Bucs Lose One They Shouldn't Have
Martin Fennelly, The Tampa Tribune, published 15 December 2008

Antonio Bryant had nearly reached the losing locker room at the Georgia Dome when he turned around and headed back toward the field where the Bucs lost in overtime to the Falcons for no good reason. He paced back and forth. Teammate Michael Clayton ran him down. Bryant slapped at a box.

It was more than the fact that Bryant caught seven balls for 106 yards in the first half and just one for two yards after that. "Why do we have to play scared?" Bryant said. "There ain't nothing to be afraid of."

Now there is. Two weeks ago, the Bucs were thinking division title and first-round bye. Now the playoffs themselves are in doubt. And what kind of team would they be if they got there?

The undisciplined lot that lost Sunday, lost a game it shouldn't have lost, with bad penalties, bad field position, horrific red-zone play, with knees knocking on offense? Aren't mounting injuries enough, including Jeff Garcia on the sideline and Brian Griese taking sacks no veteran quarterback should? Isn't Atlanta good enough without helping them? "We had chances to win this game," Jon Gruden said.

Ya think? "The opportunities were there," Bryant said. "They were there. There were a lot of things were there. We just got to play better football than that."

They should have won this game. They forced three turnovers and blocked a punt. You should win a game when you do that. You should win when the right hand of God intervenes. OK, it wasn't the right hand of God, but the right hand of Brian Clark, who blocked an Atlanta punt late in the game with the Bucs down 10-7.

Destiny seemed to be calling. When someone comes from nowhere to put your team back on the road to somewhere, you have to come through. This was the gift for the holiday season.

The Bucs offense left its own gift under the tree.
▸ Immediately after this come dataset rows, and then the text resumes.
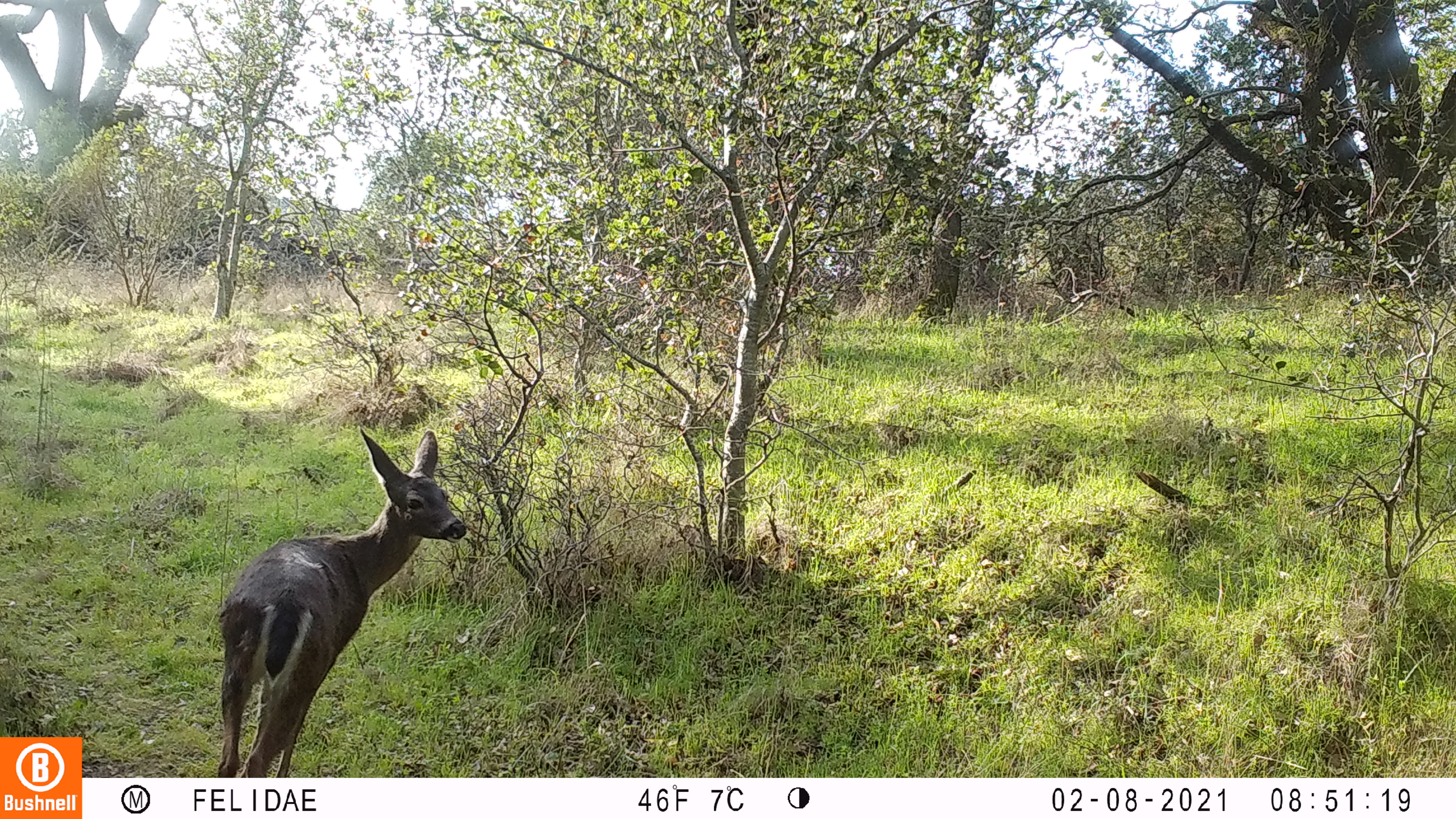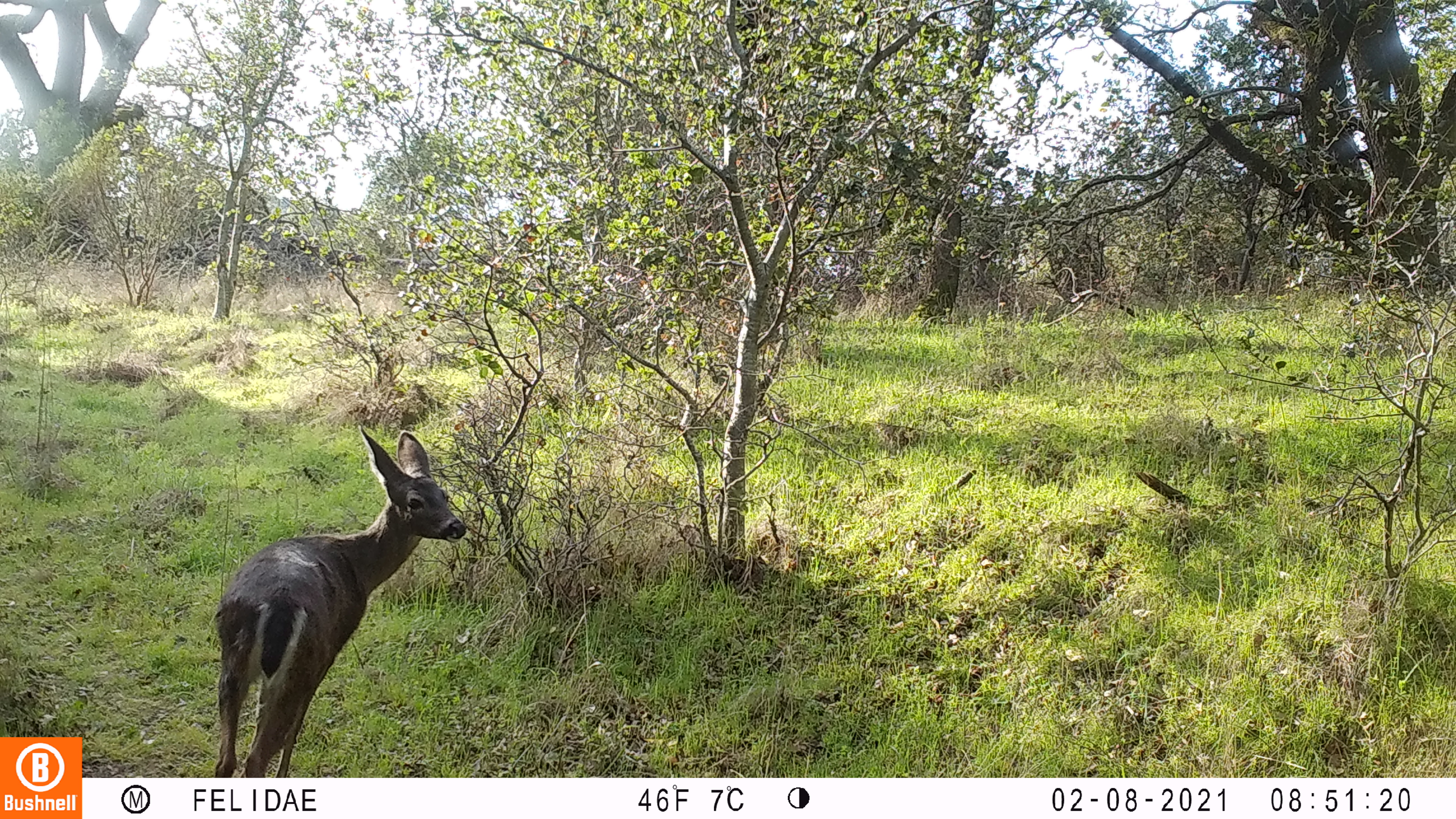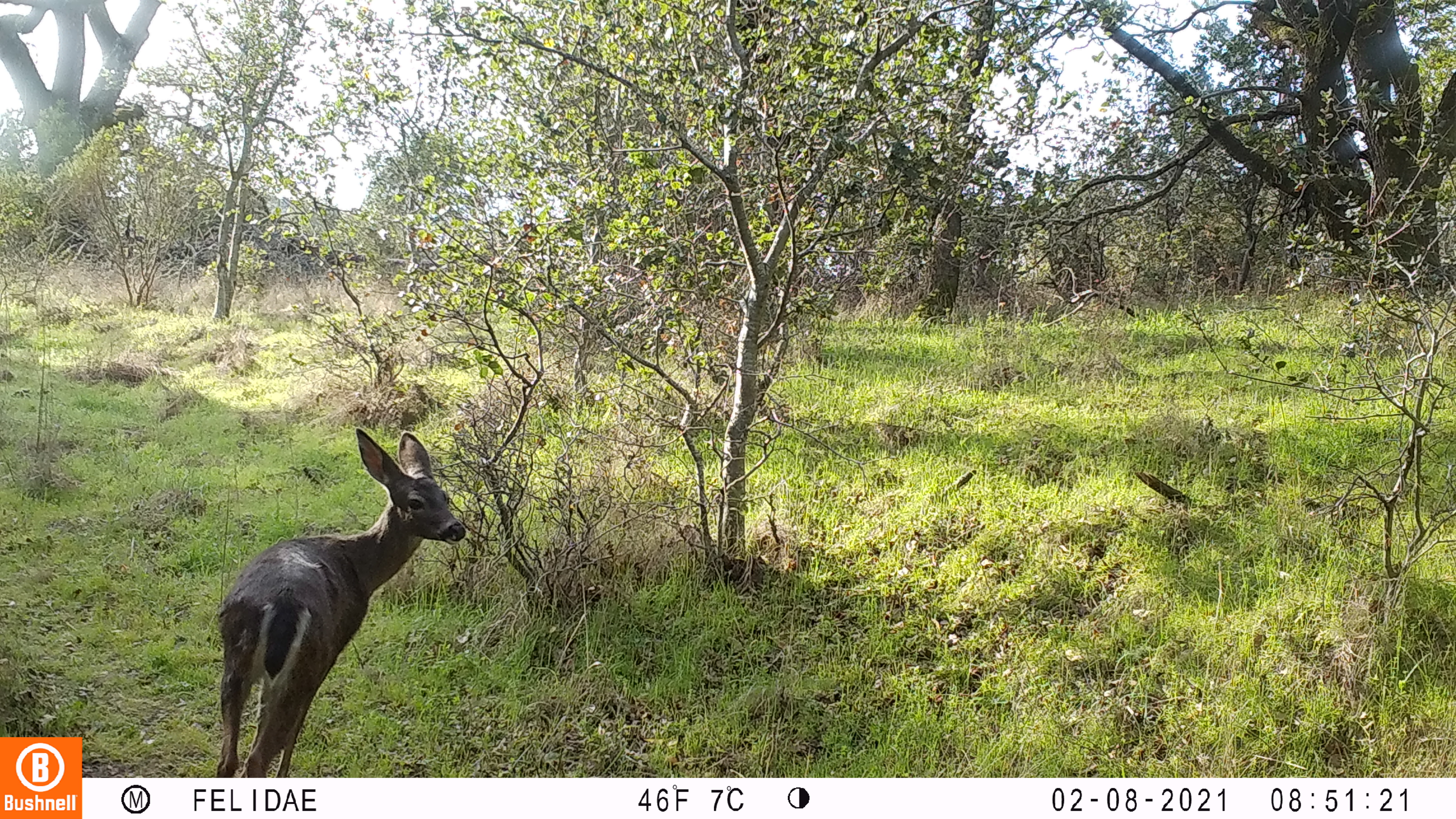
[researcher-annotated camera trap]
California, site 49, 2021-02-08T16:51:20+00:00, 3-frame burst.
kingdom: Animalia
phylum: Chordata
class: Mammalia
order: Artiodactyla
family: Cervidae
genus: Odocoileus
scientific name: Odocoileus hemionus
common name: mule deer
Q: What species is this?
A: Mule deer (Odocoileus hemionus).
Anybody got a carpet cleaner?

Having blown chances all day, the offense had the ball at the Falcons' 22-yard line with 2:29 left in regulation. Two plays later, the ball was at the 9. You have to win this game. You have to score a touchdown right there, and end nagging worries about the postseason.

Griese was sacked for an 11-yard loss, then lineman Arron Sears' 10-yard penalty for holding. It was third and 28. On fourth and 18, Matt Bryant kicked a field goal for the tie. The Bucs never took a shot at the end zone. They ran five plays after the blocked punt, and when all the back and forths were added up they'd moved two yards - two yards.
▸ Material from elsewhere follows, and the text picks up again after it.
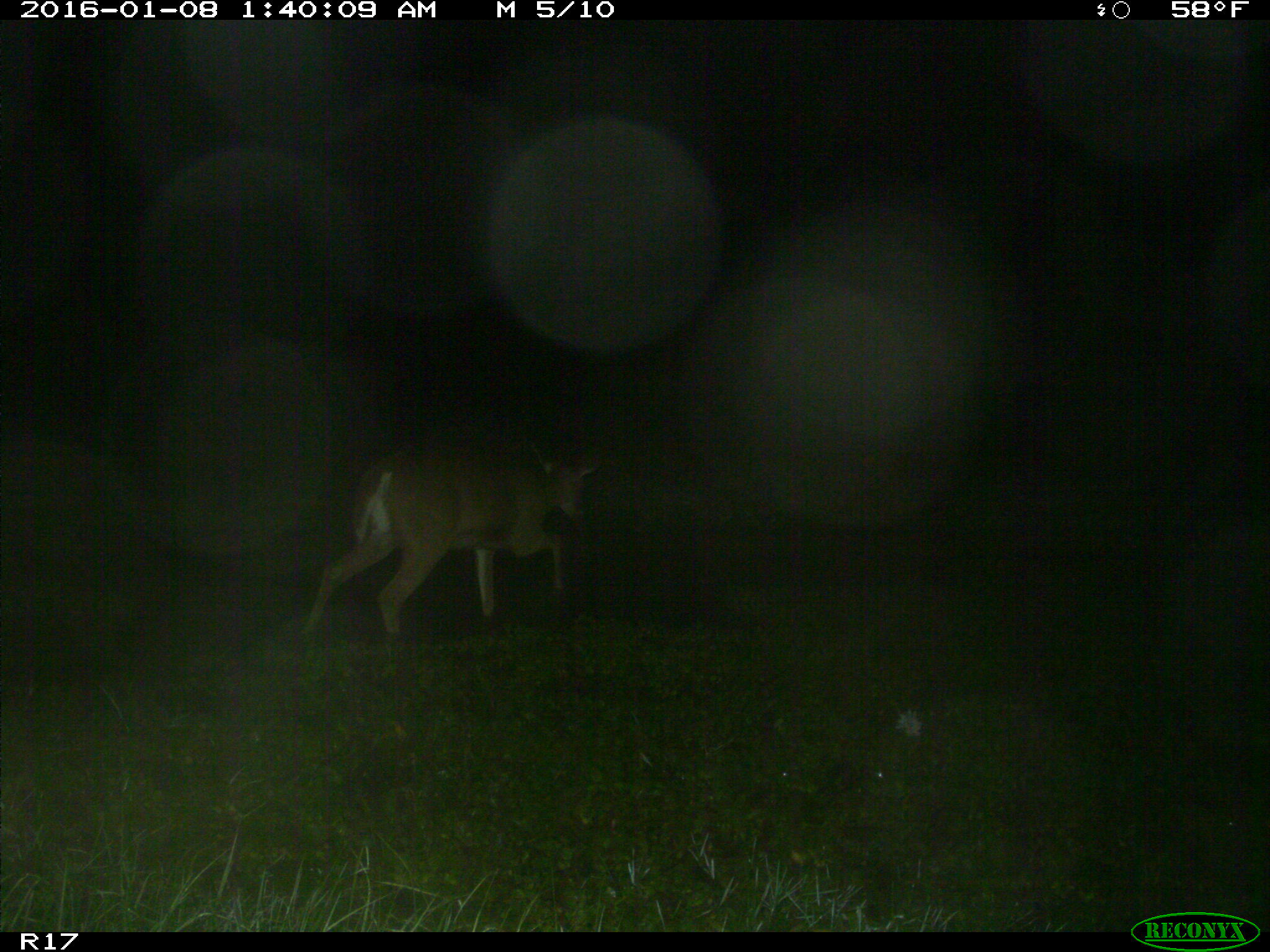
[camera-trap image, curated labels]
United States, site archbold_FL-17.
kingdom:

Of course, they won the overtime coin toss, got another penalty for more awful field position and Griese then took a horrible 13-yard sack on third down. I don't think Garcia takes that sack. In fairness, Griese hadn't played in two months and (thanks, Jon!) had fewer practice reps during the week than Luke McCown, who is going to have his age legally changed to 34 in the hopes of catching Gruden's eye. Think Falcons QB phenom Matt Ryan would be holding a clipboard if he was a Buc?

Oh, yes, the Falcons drove downfield for the game-winning field goal on a worn Bucs defense, which rallied nicely from that embarrassment in Carolina, but between injuries (Chris Hovan, Javon Haye, Jermaine Phillips), had nothing left at the end for Ryan and Falcons RB Michael Turner. "We had a lot of shots," Ronde Barber said. "I don't know what to say, man. We could have won, we had a chance to win. I don't know. We didn't finish well enough - period."

He added, "2008 isn't over yet. The season's not over. We have two more opportunities to prove what this team is going to be."

Now come two home games against duckpins San Diego and Oakland. The Bucs have to win both games. It's about finishing. Funny, so was Sunday. So was last Monday, as a matter of fact.

We thought the Carolina and Atlanta week would tell us a lot about this team. Uh, it did. The Bucs' knees buckled. They were handed the game Sunday, Brian Clark's hand and all, and they handed it right back. Be afraid. Be very afraid.